Your instructions | Rewrite the items below with every "upright stone" swapped for "standing stone" and everything else unchanged. Leave out the pictures.
--- begin Stored data ---
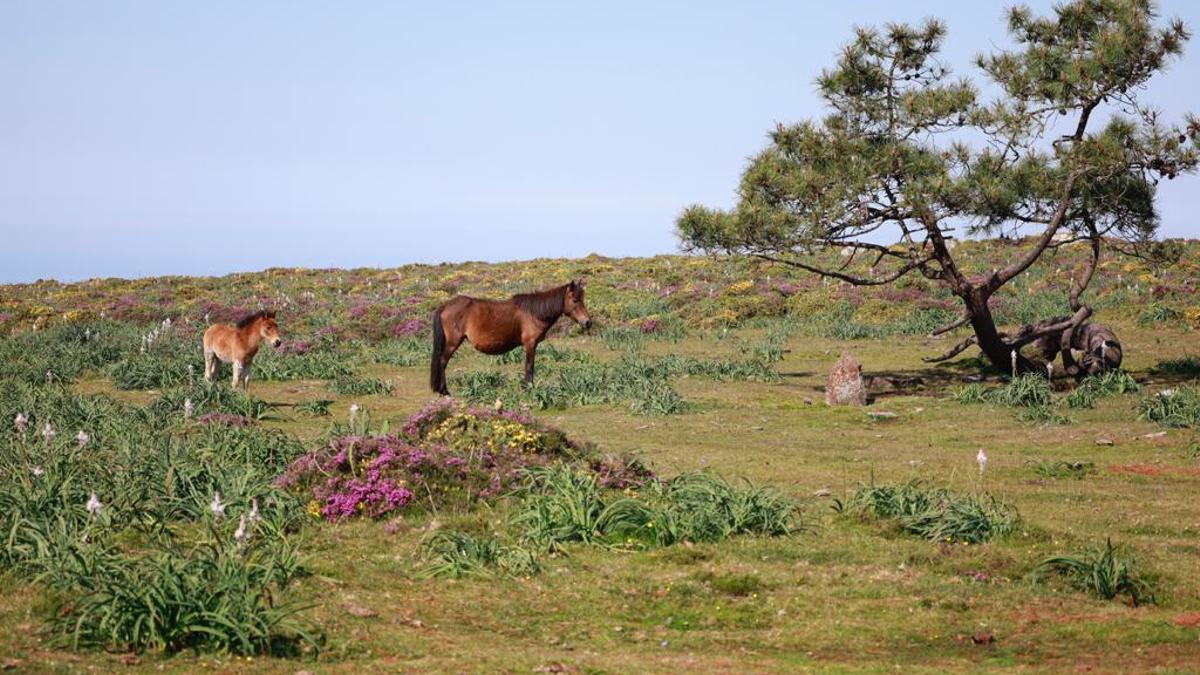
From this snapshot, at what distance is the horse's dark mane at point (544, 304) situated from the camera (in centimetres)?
2662

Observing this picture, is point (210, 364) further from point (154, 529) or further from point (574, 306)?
point (154, 529)

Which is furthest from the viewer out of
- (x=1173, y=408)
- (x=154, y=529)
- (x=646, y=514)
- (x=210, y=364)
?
(x=210, y=364)

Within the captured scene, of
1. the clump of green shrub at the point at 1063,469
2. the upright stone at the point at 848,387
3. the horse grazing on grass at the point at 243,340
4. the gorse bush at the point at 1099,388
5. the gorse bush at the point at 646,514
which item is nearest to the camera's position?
the gorse bush at the point at 646,514

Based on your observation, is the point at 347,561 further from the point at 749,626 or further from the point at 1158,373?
the point at 1158,373

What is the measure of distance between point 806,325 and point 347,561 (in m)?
27.5

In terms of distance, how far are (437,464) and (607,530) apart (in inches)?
91.0

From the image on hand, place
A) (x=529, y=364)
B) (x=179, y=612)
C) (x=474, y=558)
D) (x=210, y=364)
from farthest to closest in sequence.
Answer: (x=529, y=364) → (x=210, y=364) → (x=474, y=558) → (x=179, y=612)

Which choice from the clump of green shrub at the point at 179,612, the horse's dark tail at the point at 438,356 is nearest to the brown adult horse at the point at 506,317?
the horse's dark tail at the point at 438,356

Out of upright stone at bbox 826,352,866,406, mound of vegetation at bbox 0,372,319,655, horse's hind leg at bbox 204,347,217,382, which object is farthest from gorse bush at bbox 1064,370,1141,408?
horse's hind leg at bbox 204,347,217,382

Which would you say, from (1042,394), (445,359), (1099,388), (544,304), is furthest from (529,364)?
(1099,388)

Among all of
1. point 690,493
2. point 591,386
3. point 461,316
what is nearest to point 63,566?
point 690,493

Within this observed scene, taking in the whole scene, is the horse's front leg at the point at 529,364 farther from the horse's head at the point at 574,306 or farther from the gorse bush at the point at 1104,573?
the gorse bush at the point at 1104,573

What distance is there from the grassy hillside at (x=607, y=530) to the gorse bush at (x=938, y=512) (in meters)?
0.04

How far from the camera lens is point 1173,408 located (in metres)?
20.1
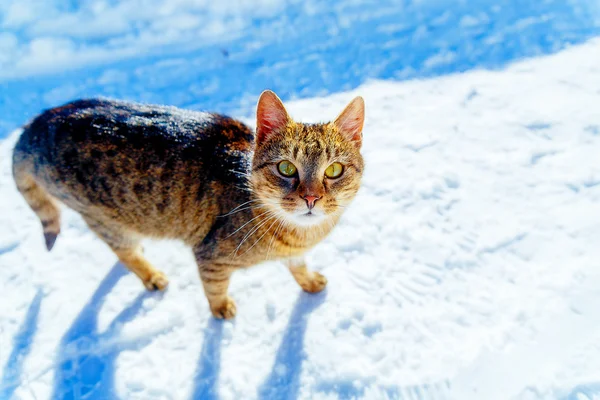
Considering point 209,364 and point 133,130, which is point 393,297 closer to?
point 209,364

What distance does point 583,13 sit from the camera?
17.7 feet

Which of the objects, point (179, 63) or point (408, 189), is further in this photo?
point (179, 63)

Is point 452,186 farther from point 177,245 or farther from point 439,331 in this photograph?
point 177,245

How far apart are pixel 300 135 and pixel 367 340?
51.1 inches

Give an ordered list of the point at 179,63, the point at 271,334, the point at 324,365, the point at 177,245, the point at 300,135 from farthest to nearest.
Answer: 1. the point at 179,63
2. the point at 177,245
3. the point at 271,334
4. the point at 324,365
5. the point at 300,135

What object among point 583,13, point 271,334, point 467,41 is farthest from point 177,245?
point 583,13

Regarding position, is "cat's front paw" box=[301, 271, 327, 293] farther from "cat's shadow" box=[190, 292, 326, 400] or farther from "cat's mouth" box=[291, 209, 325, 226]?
"cat's mouth" box=[291, 209, 325, 226]

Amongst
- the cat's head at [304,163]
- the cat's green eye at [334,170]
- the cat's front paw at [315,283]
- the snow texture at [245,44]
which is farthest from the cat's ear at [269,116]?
the snow texture at [245,44]

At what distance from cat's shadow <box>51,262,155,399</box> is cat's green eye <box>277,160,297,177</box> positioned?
55.7 inches

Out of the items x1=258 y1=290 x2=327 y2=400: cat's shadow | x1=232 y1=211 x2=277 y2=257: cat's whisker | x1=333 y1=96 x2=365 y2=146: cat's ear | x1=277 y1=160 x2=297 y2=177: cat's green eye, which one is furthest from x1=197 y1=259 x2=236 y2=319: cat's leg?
x1=333 y1=96 x2=365 y2=146: cat's ear

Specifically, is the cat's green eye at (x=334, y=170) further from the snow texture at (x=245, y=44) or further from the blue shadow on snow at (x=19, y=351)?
the snow texture at (x=245, y=44)

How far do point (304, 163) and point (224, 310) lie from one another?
1.18 meters

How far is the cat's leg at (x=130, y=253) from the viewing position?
2.74m

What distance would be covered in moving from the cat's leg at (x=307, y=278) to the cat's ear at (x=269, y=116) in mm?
--- end Stored data ---
Answer for this exercise |
From this snapshot, at what distance is the horse's dark mane at point (544, 304) situated from the camera (in centimetres)?
2662

Observing this picture, is point (210, 364) further from point (154, 529) or further from point (574, 306)?
point (154, 529)

Which is furthest from the viewer out of
- (x=1173, y=408)
- (x=154, y=529)
- (x=646, y=514)
- (x=210, y=364)
?
(x=210, y=364)

Within the captured scene, of
1. the clump of green shrub at the point at 1063,469
2. the standing stone at the point at 848,387
3. the horse grazing on grass at the point at 243,340
4. the gorse bush at the point at 1099,388
5. the gorse bush at the point at 646,514
which item is nearest to the camera's position?
the gorse bush at the point at 646,514

Based on your observation, is the point at 347,561 further from the point at 749,626 or further from the point at 1158,373?
the point at 1158,373

What is the measure of distance between point 806,325 and point 347,561 (in m)?
27.5

In terms of distance, how far are (437,464) and (607,530) apart (in inches)?
91.0

From the image on hand, place
A) (x=529, y=364)
B) (x=179, y=612)
C) (x=474, y=558)
D) (x=210, y=364)
from farthest to closest in sequence.
Answer: (x=529, y=364) → (x=210, y=364) → (x=474, y=558) → (x=179, y=612)

Which choice from the clump of green shrub at the point at 179,612, the horse's dark tail at the point at 438,356 is nearest to the brown adult horse at the point at 506,317?
the horse's dark tail at the point at 438,356

Out of standing stone at bbox 826,352,866,406, mound of vegetation at bbox 0,372,319,655, horse's hind leg at bbox 204,347,217,382, which object is farthest from gorse bush at bbox 1064,370,1141,408?
horse's hind leg at bbox 204,347,217,382

Which would you say, from (1042,394), (445,359), (1099,388), (544,304), is furthest from (529,364)?
(1099,388)

Among all of
1. point 690,493
2. point 591,386
3. point 461,316
what is nearest to point 63,566?
point 690,493

Within this observed scene, taking in the whole scene, is the horse's front leg at the point at 529,364 farther from the horse's head at the point at 574,306 or farther from the gorse bush at the point at 1104,573?
the gorse bush at the point at 1104,573

What distance is there from the grassy hillside at (x=607, y=530) to the gorse bush at (x=938, y=512) (in meters)?
0.04

How far from the camera lens is point 1173,408 located (in metres)?
20.1
Considering point 209,364 and point 133,130, which is point 393,297 closer to?
point 209,364

What distance does point 583,13 sit from the camera?
17.7 feet

Which of the objects, point (179, 63) or point (408, 189), is further in this photo?
point (179, 63)

Is point 452,186 farther from point 177,245 or farther from point 439,331 in this photograph?
point 177,245

How far apart are pixel 300 135 and pixel 367 340?
51.1 inches

Give an ordered list of the point at 179,63, the point at 271,334, the point at 324,365, the point at 177,245, the point at 300,135 from farthest to nearest.
Answer: 1. the point at 179,63
2. the point at 177,245
3. the point at 271,334
4. the point at 324,365
5. the point at 300,135

What object among point 583,13, point 271,334, point 467,41 is farthest from point 177,245?
point 583,13

Regarding position, is "cat's front paw" box=[301, 271, 327, 293] farther from "cat's shadow" box=[190, 292, 326, 400] or farther from "cat's mouth" box=[291, 209, 325, 226]?
"cat's mouth" box=[291, 209, 325, 226]

Amongst
- the cat's head at [304,163]
- the cat's green eye at [334,170]
- the cat's front paw at [315,283]
- the snow texture at [245,44]
which is farthest from the cat's ear at [269,116]?
the snow texture at [245,44]

At what distance from cat's shadow <box>51,262,155,399</box> is cat's green eye <box>277,160,297,177</box> positioned?
55.7 inches

Out of the items x1=258 y1=290 x2=327 y2=400: cat's shadow | x1=232 y1=211 x2=277 y2=257: cat's whisker | x1=333 y1=96 x2=365 y2=146: cat's ear | x1=277 y1=160 x2=297 y2=177: cat's green eye, which one is furthest from x1=197 y1=259 x2=236 y2=319: cat's leg?
x1=333 y1=96 x2=365 y2=146: cat's ear

Specifically, is the cat's green eye at (x=334, y=170) further from the snow texture at (x=245, y=44) or further from the blue shadow on snow at (x=19, y=351)?
the snow texture at (x=245, y=44)

How far do point (304, 163) and point (224, 310) lie from one another?
1.18 meters

How far is the cat's leg at (x=130, y=253) from the viewing position?
2.74m

What distance would be covered in moving from the cat's leg at (x=307, y=278) to the cat's ear at (x=269, y=116) in mm?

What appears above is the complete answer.